I prefer a combination of Ferm-O, Ferm-K, and DAP. I think that 100% Ferm-O would work as well. Note that DAP is 100% DAP, not the "Yeast Nutrient" that also contains a lot of urea. From what I have learned, it is best to start with Ferm-O, and then add some DAP after the yeast gets started. Ferm-K contains some DAP. I'm sure there will be various opinions on this.

There are quite a few different calculators for setting up SNA. The best resource I have found for SNA is Travis Blount-Elliott's spreadsheet. His paper is a great resource for learning how this works: Advanced Nutrients in Meadmaking. He has created a spreadsheet that is more detailed and more informative than most of the others: YAN Nutrient Calculator 2.1 . It is a Google Doc, so you need to make a copy of it so that you can edit it. The spreadsheet has a field for the yeast YAN requirement (look that up on the yeast datasheet). It provides the total amounts for Ferm-O, Ferm-K, and DAP. Then the SNA schedule goes like this:

Rehydrate with GoFerm
At 24 hours add 1/2 of the Ferm-O
At 48 hours add the rest of the Ferm-O
At 72 hours add 1/2 of the Ferm-K and 1/2 of the DAP
At the 1/3 sugar break add the rest of the Ferm-K and DAP
It is difficult to estimate the YAN in fruit additions such as tart cherries. If the amount of fruit is not large, I just ignore that and calculate the SNA without it. If you are adding quite a bit of fruit, you could add 30-40 points to the YAN offset to account for the YAN provided by the fruit. One thing I like about this spreadsheet is that it gives you a lot more information, and allows you to adjust for things like this.


----------



## Raptor99 (Apr 22, 2022)

The calculator at BatchBuildr - MeadMakr uses the Travis Blount-Elliott protocol for Ferm-O/Ferm-K/DAP SNA if you select Ferm-O/Ferm-K/DAP, so if you don't want to get into all the details, just use that.

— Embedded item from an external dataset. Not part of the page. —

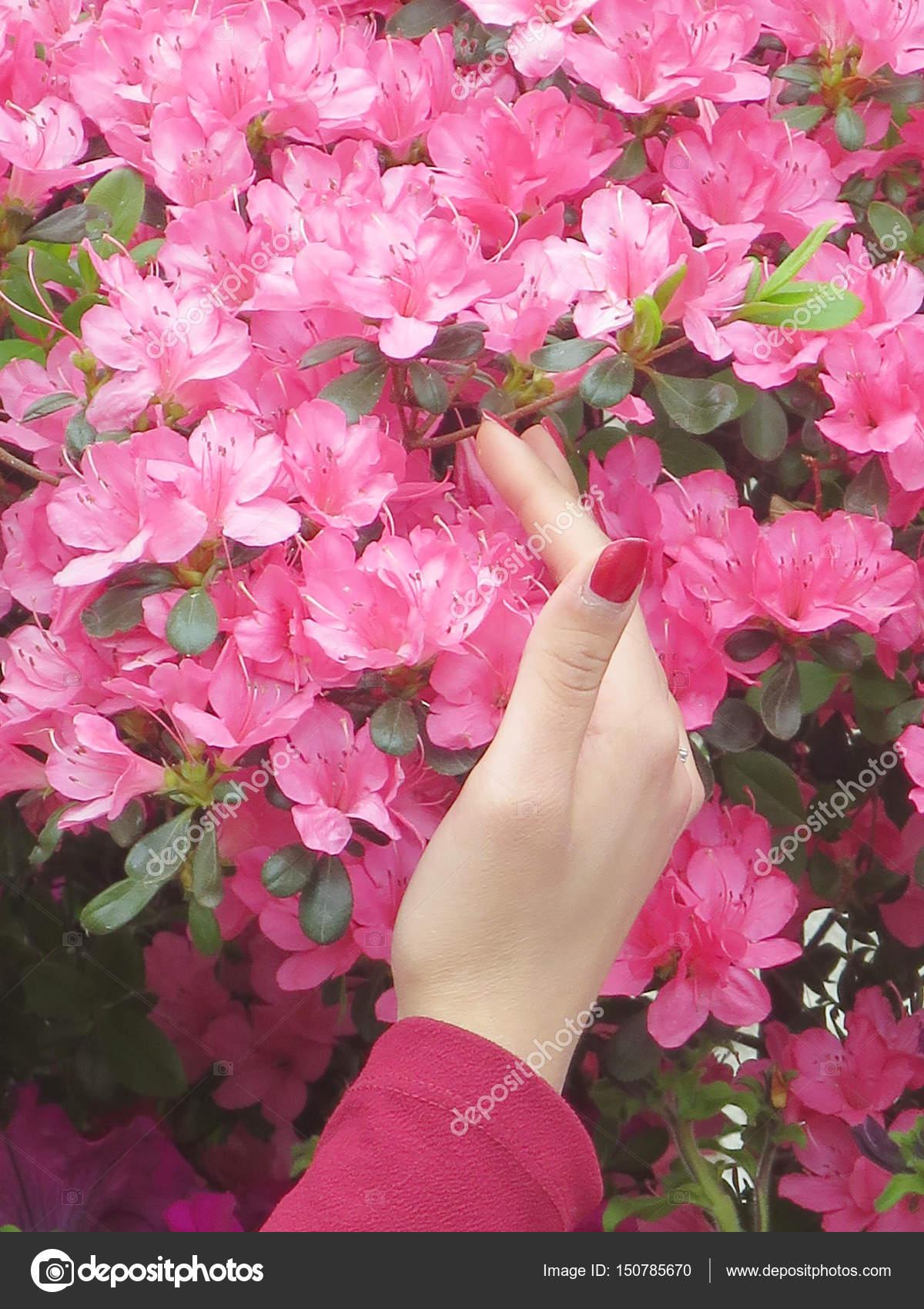 Profil De Fille Avec Des Fleurs Photographie Stanga190 C 150785670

It's important to determine and correctly set the yeast YAN retirements. For K10V116 it is low to average, so I would use the Medium setting on the calculator


----------



## Hesster1977 (Apr 22, 2022)

Thanks guys. I see that the Dap that I purchased has Urea in it as a ingredient. So would I be better served to not use it, or adjust its usage? What do they include it in a yeast nutrient package?


----------



## Raptor99 (Apr 22, 2022)

That is what I used for quite a while.. until I read this: LD Carlson 'Yeast Nutrient' may be as much as 5/6 urea and provide north of 500 YAN at package dosing

My two takeaways:
1. I don't want to add urea to my wine. It has been banned in commercial winemaking for 30 years in the U.S.
2. "Yeast Nutrient" provides way more YAN than pure DAP (500 mg/g vs 210 mg/g), which means that we are likely providing way too much. Too much leftover YAN is not a good thing because it can influence the flavor and provide nutrients for spoilage organisms.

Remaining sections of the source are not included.